Why daily stretching should be part of your routine, especially as you age.

When is the last time you had a good stretch? You probably don’t do it often enough. Stretching isn’t only for athletes and fitness buffs, and it shouldn’t be reserved for before and after workouts. The truth is stretching should be a part of a healthy daily routine, just as much as clean eating and good hygiene. The practice offers some pretty great health benefits, especially as we age.

“Stretching helps to maintain range of motion, flexibility, and good posture and decreases the likelihood of injury during athletic activities,” says Adam Cohen, PT, DPT, physical therapist with the Burke Rehabilitation Hospital and manager of Outpatient Rehabilitation Services at White Plains Hospital. “Stretching can even help to improve balance and walking quality.”

To truly experience all the benefits, Cohen recommends stretching at least 10 to 15 minutes a day, starting as soon as you wake up. Stretching first thing in the morning can help decrease stiffness after lying in bed all night. You’ll want to incorporate some stretches throughout the day as well. “If you sit at a desk all day, it’s recommended that you get up every 20 to 30 minutes and do some stretching,” Cohen says.

Naturally, our muscles become stiffer and weaker with age, so it’s important to counteract that as much as possible. “In general, people should stretch more as they age,” Cohen advises. “Muscles work more efficiently when they’re flexible, which increases your functional capacity.” As a result, you’ll be able to do more without feeling tired, he says.

Yoga is also a wonderful practice. “I’ve found that patients who consistently practice yoga exhibit more youthful movement patterns as they age,” Cohen notes. “They haven’t slowed down as much as their peers.”
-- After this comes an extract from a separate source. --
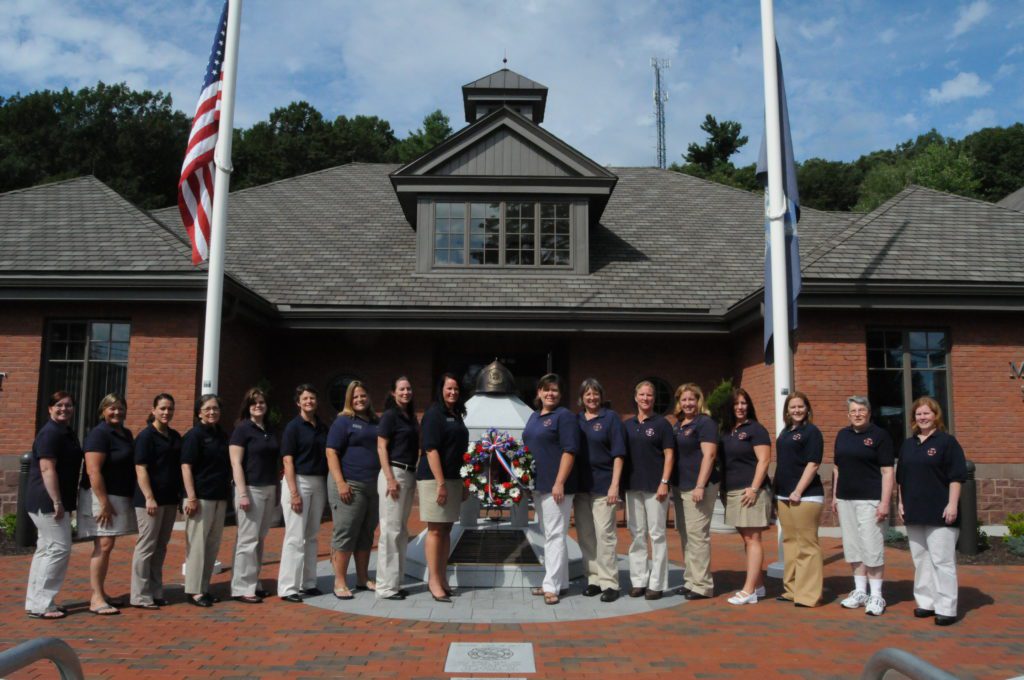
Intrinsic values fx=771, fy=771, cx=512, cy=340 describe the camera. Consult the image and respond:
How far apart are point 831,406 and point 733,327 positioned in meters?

As always, stretching before and after physical activity is important. Before sports or exercise, dynamic stretches can help warm up the muscles and may include things like lunges or torso twists, depending on the activity ahead. Afterward, slow static stretches will help you cool down and decrease the concentration of lactic acid, which causes soreness.
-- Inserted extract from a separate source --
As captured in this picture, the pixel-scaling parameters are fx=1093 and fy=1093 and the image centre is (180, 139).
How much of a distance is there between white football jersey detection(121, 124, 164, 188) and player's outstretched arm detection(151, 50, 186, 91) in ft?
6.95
There are a few rules of thumb to keep in mind, Cohen says. When performing a stretch, be sure not to bounce; just relax and focus on your breathing. Don’t begin any exercise program without consulting a physician first (and yes, stretching is a form of exercise). And if any stretch causes a sharp pain, do not continue it.

Repeat these stretches two times for 30 seconds at least once a day:

Upper Trap Stretch

Retract your head back into a chin tuck. Place one hand behind your back and, using the other hand, gently pull your head to the side.

Posterior Capsule Stretch

Bring one arm across the body and hold with the other hand just above the elbow.

Seated Hamstring Stretch

While seated, rest your heel on the floor with your knee straight and gently lean forward until a stretch is felt behind your knee/thigh.

Child Pose Stretch

Start in a crawl position. Slowly lower your buttocks toward your feet until a stretch is felt along your back and/or buttocks.